La Russie ne fait pas exception, et les représentants du pays ont déjà identifié des domaines clés : renforcer la stabilité financière, réduction de la dette publique, stimuler la croissance, lutter contre le chômage. Des questions extrêmement actuelles et pertinentes, ce qui garantit ainsi un débat animé.

Cependant, l'expérience des précédents sommets en témoigne : l'ordre du jour le plus détaillé et le mieux préparé est relégué aux oubliettes si une grave crise éclate.

Ainsi, les présidences française et mexicaine ont été contraintes de se concentrer sur un seul sujet : la crise de la dette grecque, les mesures financière de lutte contre l'incendie dans la zone euro. Il est possible que l'éternel thème grec refasse surface à Saint-Pétersbourg, même s'il semble que tous considèrent désormais le dossier d'Athènes comme une routine inévitable et peu alléchante.

De toute évidence, on peut appliquer dans le cas du G20 le célèbre dicton affirmant que « tous les animaux sont égaux, mais certains sont plus égaux que d'autres ». En d'autres termes, les principaux interlocuteurs se résument à trois, ou quatre puissances au maximum. Ce sont les États-Unis, la Chine, l'Union européenne - pour être exact l'Allemagne, s'exprimant en son nom - et peut-être le Japon, en vertu de l'ampleur de son économie.
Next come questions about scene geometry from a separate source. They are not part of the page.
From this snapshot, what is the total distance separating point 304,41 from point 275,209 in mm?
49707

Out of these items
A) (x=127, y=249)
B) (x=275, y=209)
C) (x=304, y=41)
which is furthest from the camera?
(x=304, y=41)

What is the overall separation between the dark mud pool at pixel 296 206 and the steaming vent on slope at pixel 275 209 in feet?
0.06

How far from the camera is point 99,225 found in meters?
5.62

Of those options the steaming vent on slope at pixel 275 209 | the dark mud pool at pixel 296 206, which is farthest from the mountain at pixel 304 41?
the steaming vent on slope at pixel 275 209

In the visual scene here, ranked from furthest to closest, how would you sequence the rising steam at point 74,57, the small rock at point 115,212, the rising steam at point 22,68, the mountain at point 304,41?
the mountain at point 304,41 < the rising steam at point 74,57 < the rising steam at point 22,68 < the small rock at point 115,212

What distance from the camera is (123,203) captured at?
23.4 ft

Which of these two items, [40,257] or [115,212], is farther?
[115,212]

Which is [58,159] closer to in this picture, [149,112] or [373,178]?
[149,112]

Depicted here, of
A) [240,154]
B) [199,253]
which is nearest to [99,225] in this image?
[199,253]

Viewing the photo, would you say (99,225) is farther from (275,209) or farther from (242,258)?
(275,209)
Certes, la présence de nombreux pays avec différents types de systèmes économiques et politiques confère une légitimité supplémentaire à la discussion. Une légitimité dont est privé le G8, créé comme un club exclusif de l'Occident, ce qu'il est en réalité resté.
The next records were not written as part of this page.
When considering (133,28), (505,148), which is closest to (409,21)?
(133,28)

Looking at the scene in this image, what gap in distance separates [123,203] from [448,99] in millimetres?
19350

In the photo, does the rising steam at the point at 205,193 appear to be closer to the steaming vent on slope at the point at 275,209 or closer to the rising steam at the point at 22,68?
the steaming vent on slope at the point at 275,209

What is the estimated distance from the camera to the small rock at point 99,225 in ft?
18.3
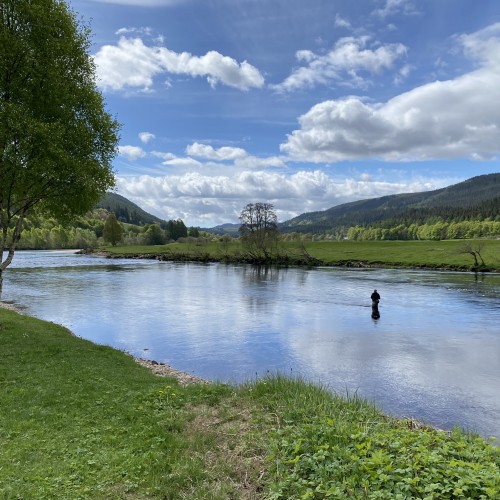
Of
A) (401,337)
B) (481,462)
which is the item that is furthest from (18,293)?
(481,462)

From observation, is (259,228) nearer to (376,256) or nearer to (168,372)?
(376,256)

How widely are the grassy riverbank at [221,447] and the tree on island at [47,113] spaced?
11.3 metres

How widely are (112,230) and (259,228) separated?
115m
Par ailleurs, la particularité de la présidence russe sera le sommet des BRICS, qui est prévu à Saint-Pétersbourg en marge de la rencontre du G20. Bien que les BRICS ne soient pas encore devenus un centre consolidé de prise de décision sur les questions mondiales, cette simple potentialité constitue une préoccupation constante pour les pays occidentaux.

Beaucoup dépend des capacités organisationnelles et de l'ambition de la présidence. La France, sous Nicolas Sarkozy, a déployé des efforts gigantesques pour démontrer qu'elle ne se contentait pas d'offrir une plateforme de réunion, mais dirigeait réellement le processus mondial, chose qui n'a pas été possible dans une pleine mesure.
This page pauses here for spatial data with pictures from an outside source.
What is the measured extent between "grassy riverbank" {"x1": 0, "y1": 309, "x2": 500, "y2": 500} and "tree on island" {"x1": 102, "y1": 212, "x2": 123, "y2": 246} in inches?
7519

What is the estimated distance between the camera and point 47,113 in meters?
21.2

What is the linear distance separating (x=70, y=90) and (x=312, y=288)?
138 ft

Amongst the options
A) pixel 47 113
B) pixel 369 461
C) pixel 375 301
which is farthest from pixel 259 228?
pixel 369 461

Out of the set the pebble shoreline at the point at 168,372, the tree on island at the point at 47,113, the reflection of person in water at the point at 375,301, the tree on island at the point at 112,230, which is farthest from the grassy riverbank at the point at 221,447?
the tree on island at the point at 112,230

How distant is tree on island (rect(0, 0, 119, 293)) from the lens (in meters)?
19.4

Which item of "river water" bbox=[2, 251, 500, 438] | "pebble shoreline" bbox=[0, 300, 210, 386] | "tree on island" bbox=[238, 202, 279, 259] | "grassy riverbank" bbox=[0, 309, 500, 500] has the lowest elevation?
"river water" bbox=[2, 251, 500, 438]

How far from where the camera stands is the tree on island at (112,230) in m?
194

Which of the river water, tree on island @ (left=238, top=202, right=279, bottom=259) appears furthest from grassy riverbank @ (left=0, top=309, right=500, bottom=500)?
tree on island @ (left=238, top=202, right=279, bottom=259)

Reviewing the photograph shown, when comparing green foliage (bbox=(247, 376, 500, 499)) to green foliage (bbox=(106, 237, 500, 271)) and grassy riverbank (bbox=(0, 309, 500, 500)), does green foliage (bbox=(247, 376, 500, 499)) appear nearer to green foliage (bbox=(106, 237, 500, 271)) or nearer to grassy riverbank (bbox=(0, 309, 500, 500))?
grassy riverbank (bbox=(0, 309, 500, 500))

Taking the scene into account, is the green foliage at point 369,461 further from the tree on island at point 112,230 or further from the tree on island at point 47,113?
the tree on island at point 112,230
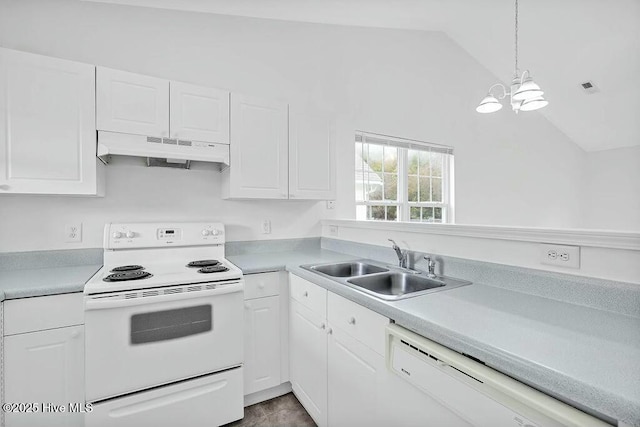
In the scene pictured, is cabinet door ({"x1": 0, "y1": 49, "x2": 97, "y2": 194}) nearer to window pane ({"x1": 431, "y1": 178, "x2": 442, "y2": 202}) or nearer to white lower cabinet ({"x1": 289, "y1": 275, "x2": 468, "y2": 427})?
white lower cabinet ({"x1": 289, "y1": 275, "x2": 468, "y2": 427})

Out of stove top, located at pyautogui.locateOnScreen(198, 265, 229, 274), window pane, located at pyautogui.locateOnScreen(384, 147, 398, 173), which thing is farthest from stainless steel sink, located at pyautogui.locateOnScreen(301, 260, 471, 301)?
window pane, located at pyautogui.locateOnScreen(384, 147, 398, 173)

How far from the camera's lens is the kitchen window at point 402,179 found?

Pendant la présidence russe de l'APEC l'année dernière (et la présidence ce n'est pas uniquement le sommet, mais aussi une série de réunions et d'événements tout au long de l'année), de nombreuses personnes ont noté que les ministres russes s'étaient avérés de talentueux organisateurs de réunions, capables de favoriser l'obtention d'un consensus nécessaire.

Ce n'était pas une mince affaire car la Chine, par exemple, recourait constamment au blocage de toute décision. Lors des rencontres dans le cadre de la présidence du G20, de tels talents ne seront pas moins utiles.

Fiodor Loukianov est directeur du journal La Russie dans la politique internationale, et chef du Conseil pour la politique étrangère et de défense.

Texte abrégé. Original publié sur le site de RIA Novosti le 1er décembre 2012.